TASK STATEMENT: The material below holds pictures, which are to be left out; copy exactly the lines from the one with "ウルトラマンネクサス 第6巻|中古DVD|disk-kazu-saito" through the one with "Tシャツ | ナチュラル | 五角☆互角COFFEE".

--- EXERCISE MATERIALS ---

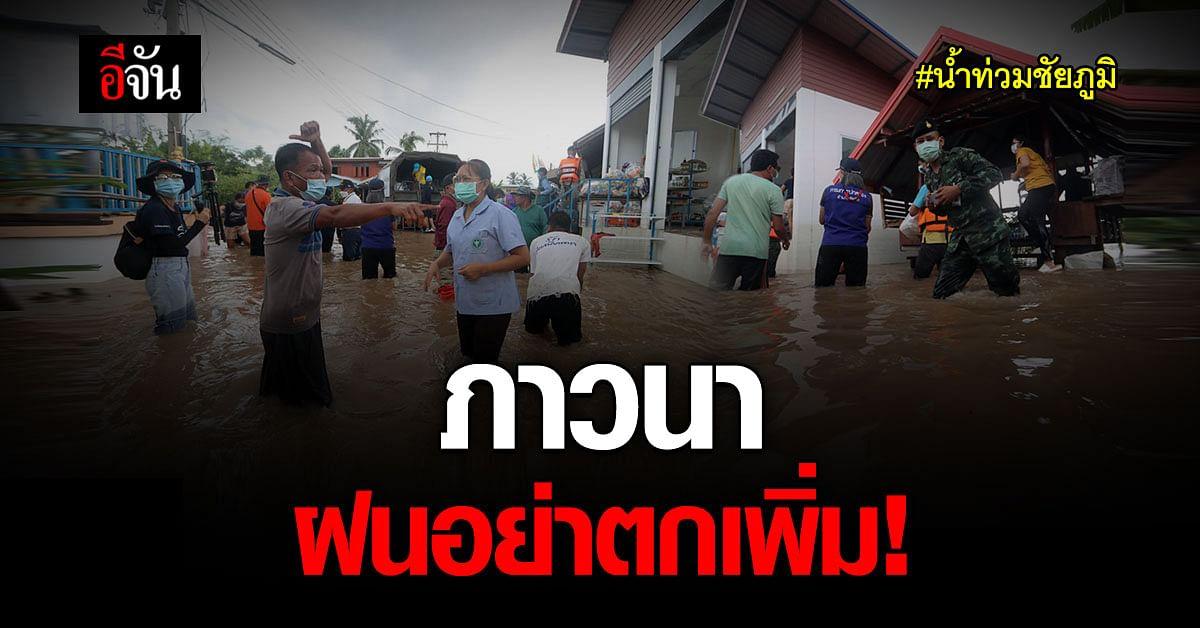 แม้น้ำท่วมหนัก ชาวบ้านก็ยังสู้ ภาวนาฝนอย่าตกเพิ่มน้ำ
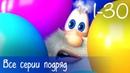 Буба - Все серии подряд 30 серий бонус - Мультфильм для детей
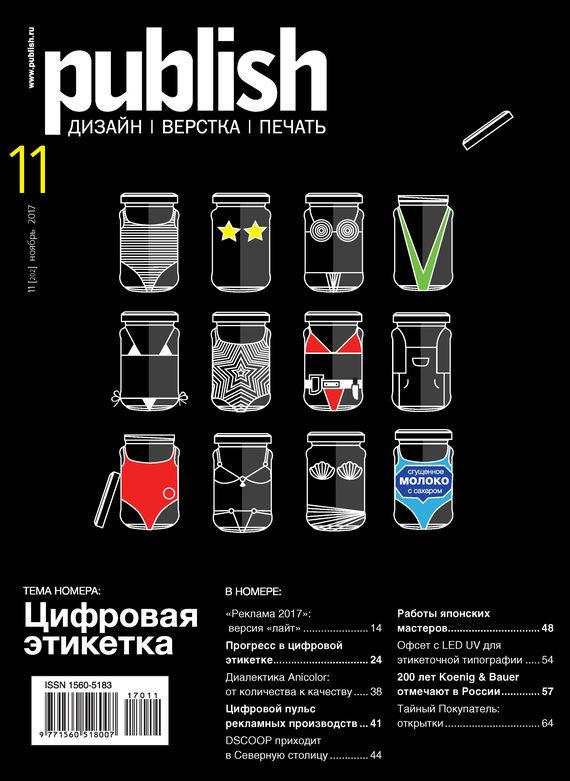 Открытые системы. Журнал Publish №11/2017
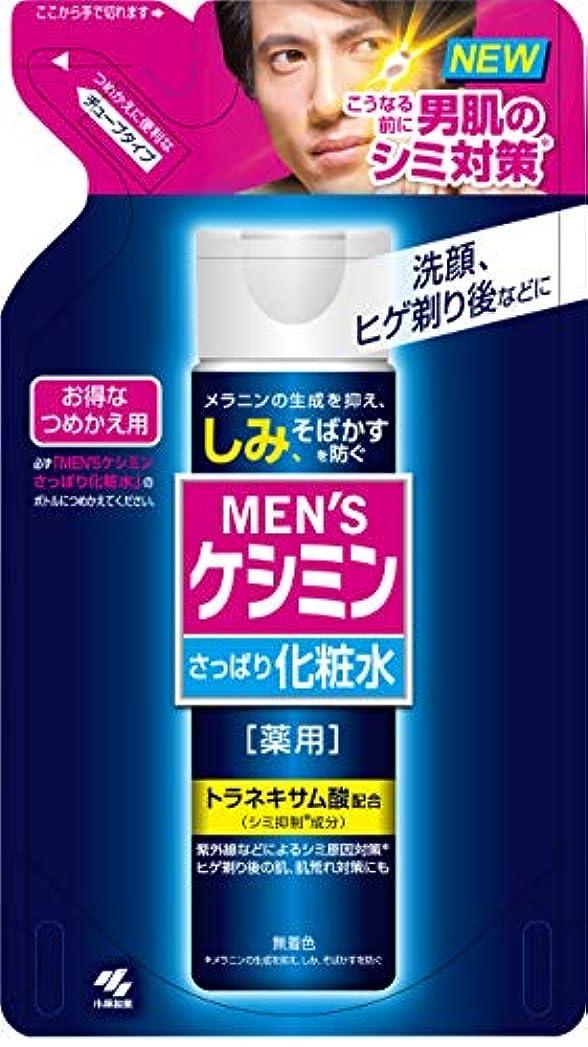 やさしく初期の最もメンズケシミン化粧水 男のシミ対策 詰め替え用 140ml 【医薬部外品】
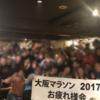 楽しかった、大阪マラソンから1週間たちました。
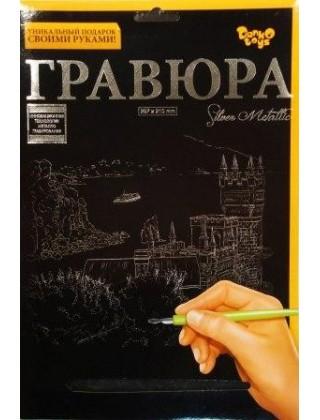 """Гравюры серебром А/4 """" Замок """""""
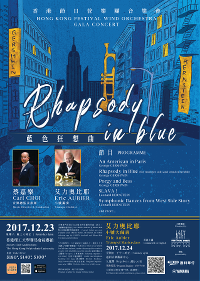 Rhapsody in Blue leaflet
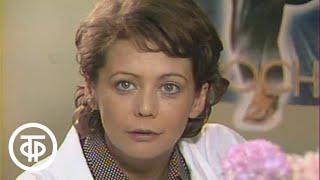 """х/ф """"Птичье молоко"""" из цикла """"Специальный корреспондент"""" в постановке В. Бровкина (1986)"""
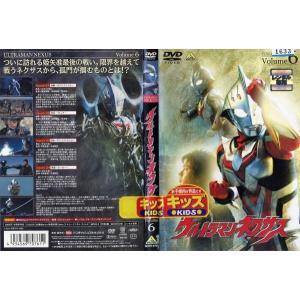 ウルトラマンネクサス 第6巻|中古DVD|disk-kazu-saito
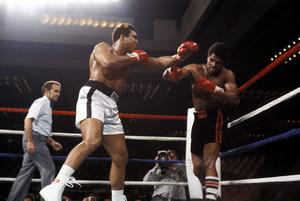 Muhammad Ali vs. Leon Spinks / Las Vegas Hilton / Las Vegas, Nevada1978 © 1978 Gunther - Image 7683_0046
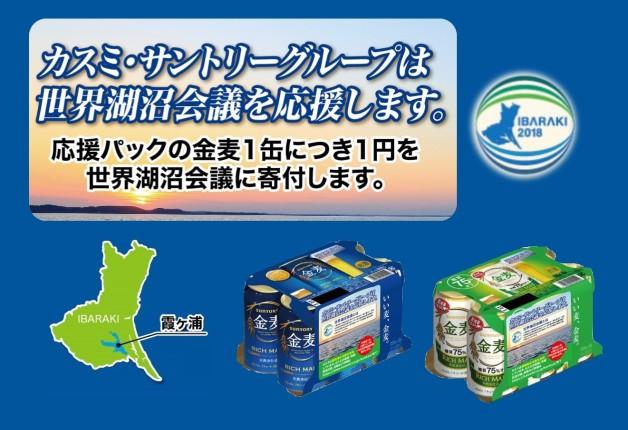 「世界湖沼会議」オリジナルデザインパック限定発売!「金麦」を飲んで湖沼の環境保全活動を応援しよう♪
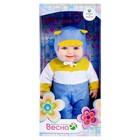 Кукла «Малыш 7», 30 см, МИКС - фото 106539781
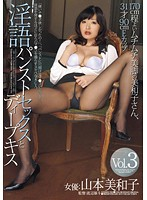 淫語パンストセックスとディープキス Vol.3 山本美和子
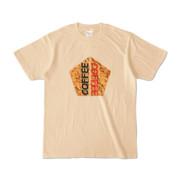 Tシャツ | ナチュラル | 五角☆互角COFFEE
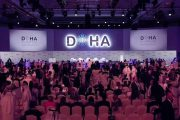 Doha Forum: Qatari tool to support the Brotherhood and the mullah regime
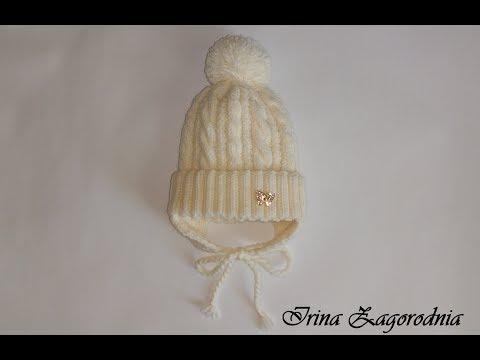 Детская шапка спицами для девочек для начинающих на зиму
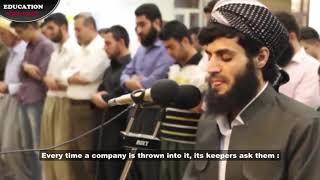 "Video Surat Al Mulk "" Raad Muhammad Al Kurdi "" || سورة الملك -- رعد محمد الكردي download MP3, 3GP, MP4, WEBM, AVI, FLV Agustus 2019"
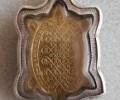 龙婆柳 2540 黄铜版招财龟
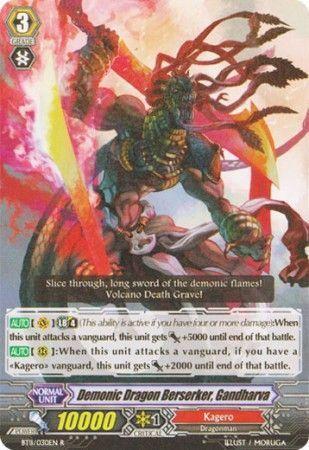 BT11/030EN (R) Demonic Dragon Berserker, Gandharva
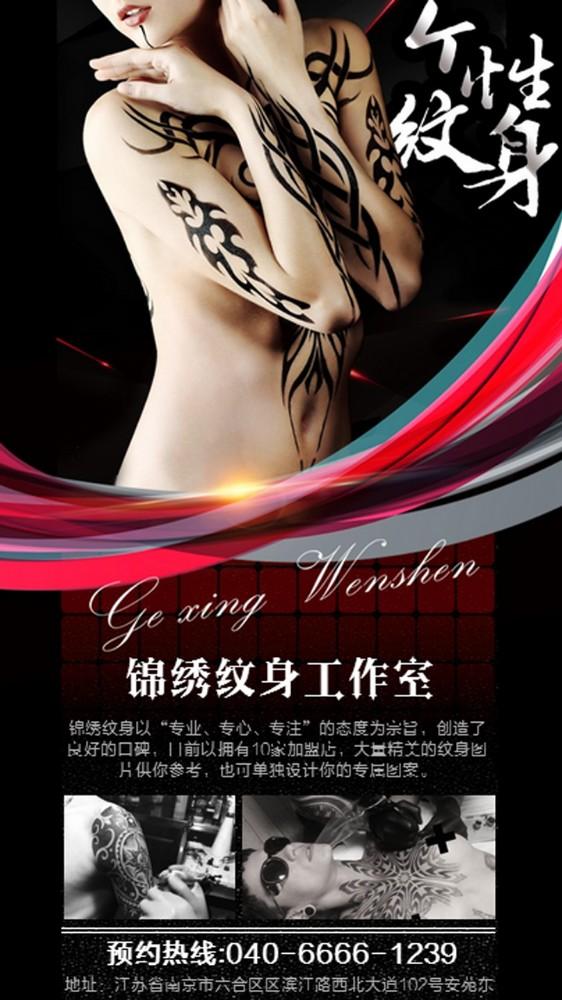 艺术纹身会馆纹身工作室开业宣传优惠活动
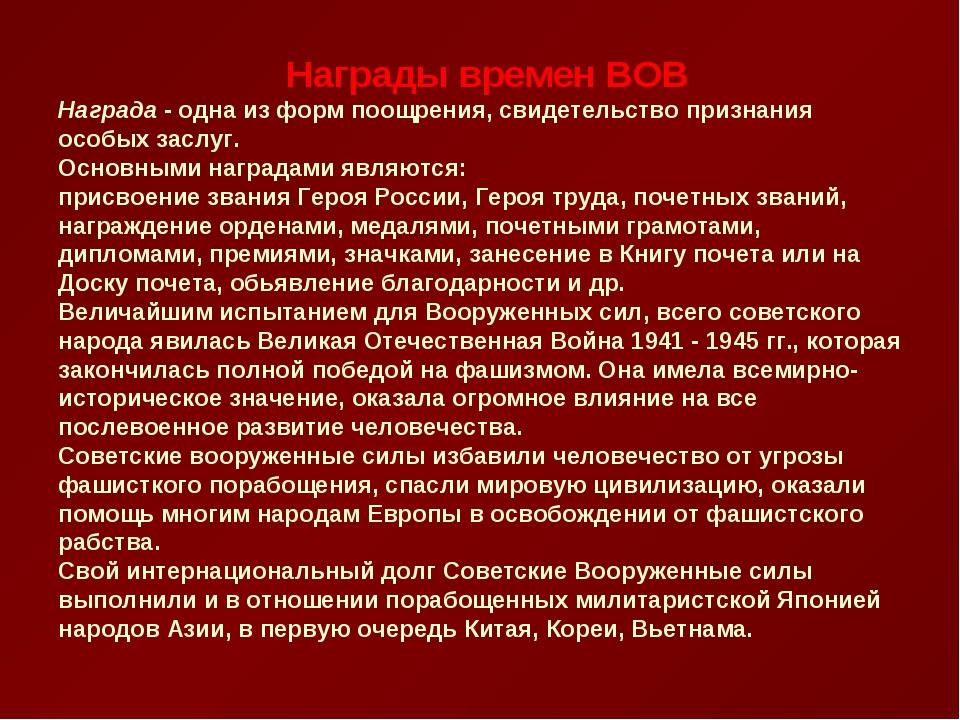 Награды времен ВОВ Награда - одна из форм поощрения, свидетельство признания...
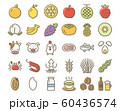 果物・肉・魚・穀物・嗜好品 フードの線画アイコンセット 60436574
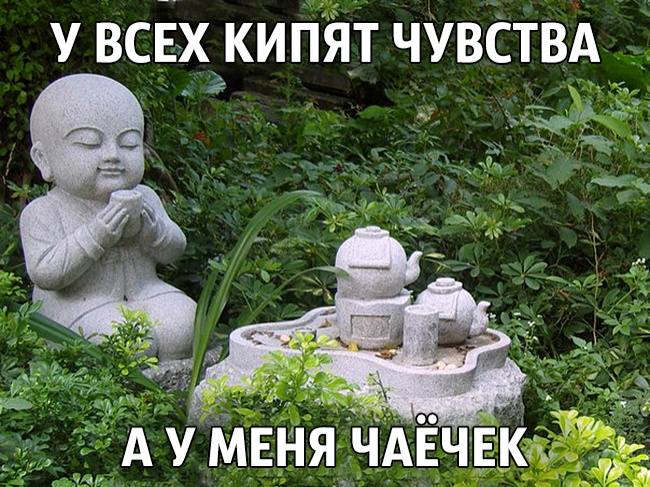 Буддийского юмора пост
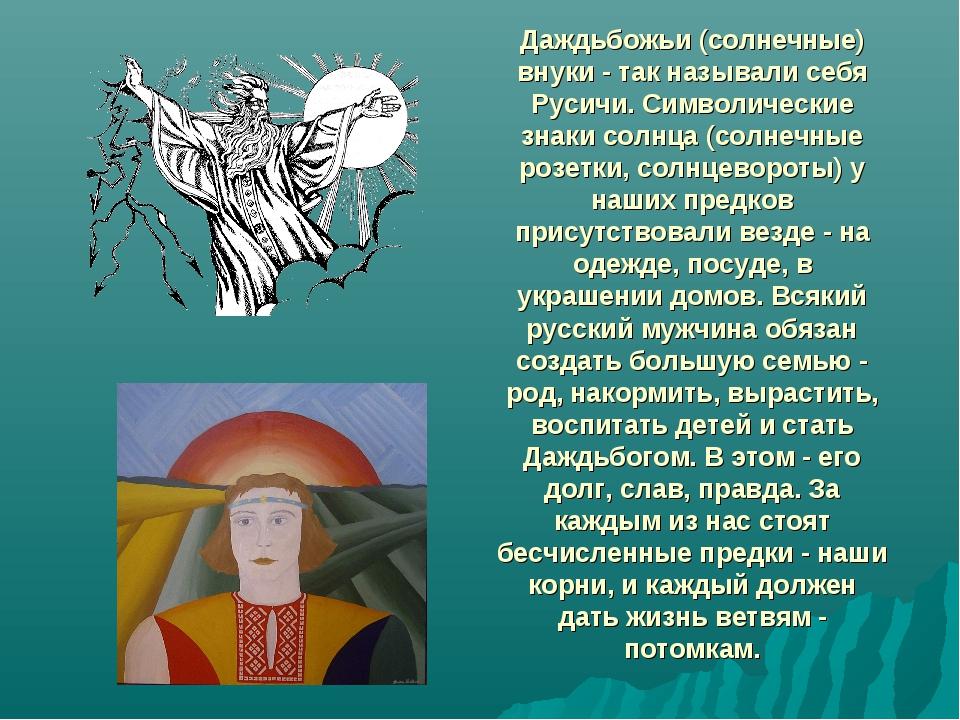 Даждьбожьи (солнечные) внуки - так называли себя Русичи. Символические знаки...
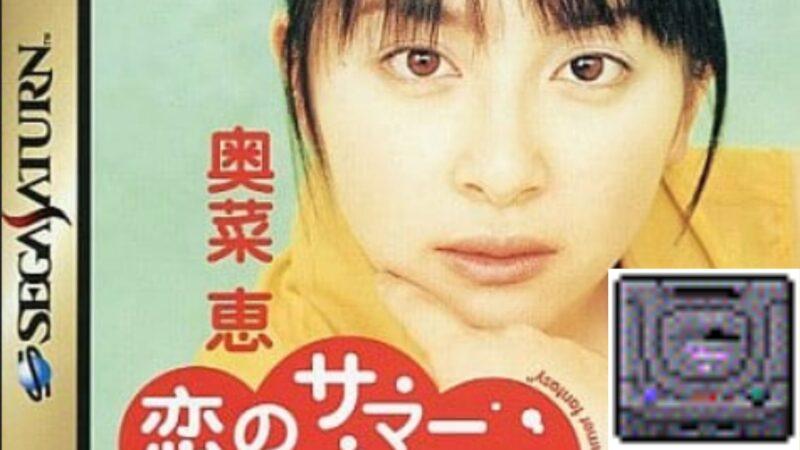 恋のサマーファンタジー 奥菜恵~in 宮崎シーガイア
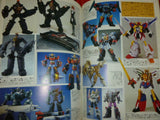 Giant Robot & Bishoujo Garage Kit Catalog Magazine Book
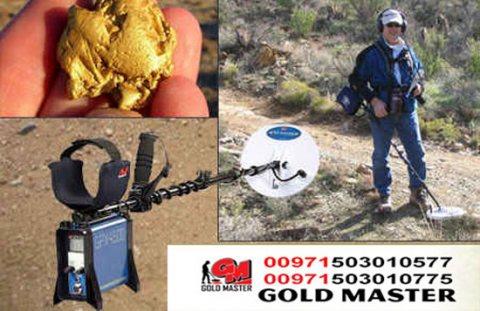 GPX 4500 جهاز كشف الذهب والكنوز
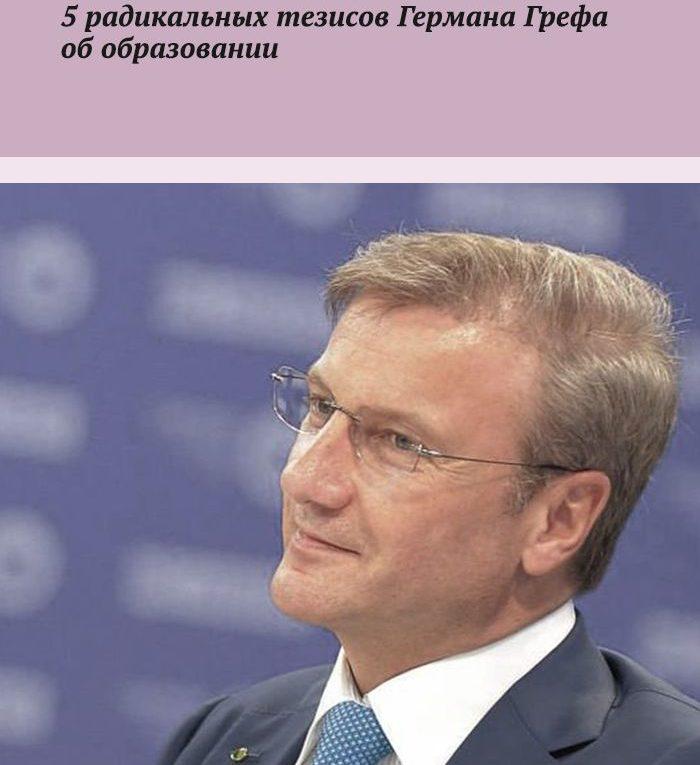 Герман Греф про образование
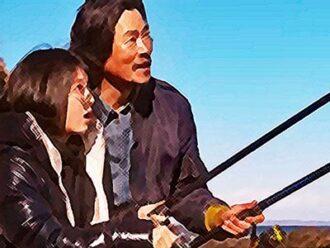 ウチの娘は、彼氏が出来ないネタバレあらすじ第8話 風雅と空のイラスト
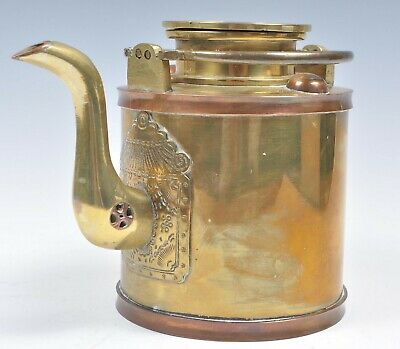 C. Mid 19th Century Chinese Beautifully Designed Brass & Copper Kettle/Teapot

---

SOLUTION:
 ウルトラマンネクサス 第6巻|中古DVD|disk-kazu-saito
 Muhammad Ali vs. Leon Spinks / Las Vegas Hilton / Las Vegas, Nevada1978 © 1978 Gunther - Image 7683_0046
 「世界湖沼会議」オリジナルデザインパック限定発売!「金麦」を飲んで湖沼の環境保全活動を応援しよう♪
 Кукла «Малыш 7», 30 см, МИКС - фото 106539781
 淫語パンストセックスとディープキス Vol.3 山本美和子
 Tシャツ | ナチュラル | 五角☆互角COFFEE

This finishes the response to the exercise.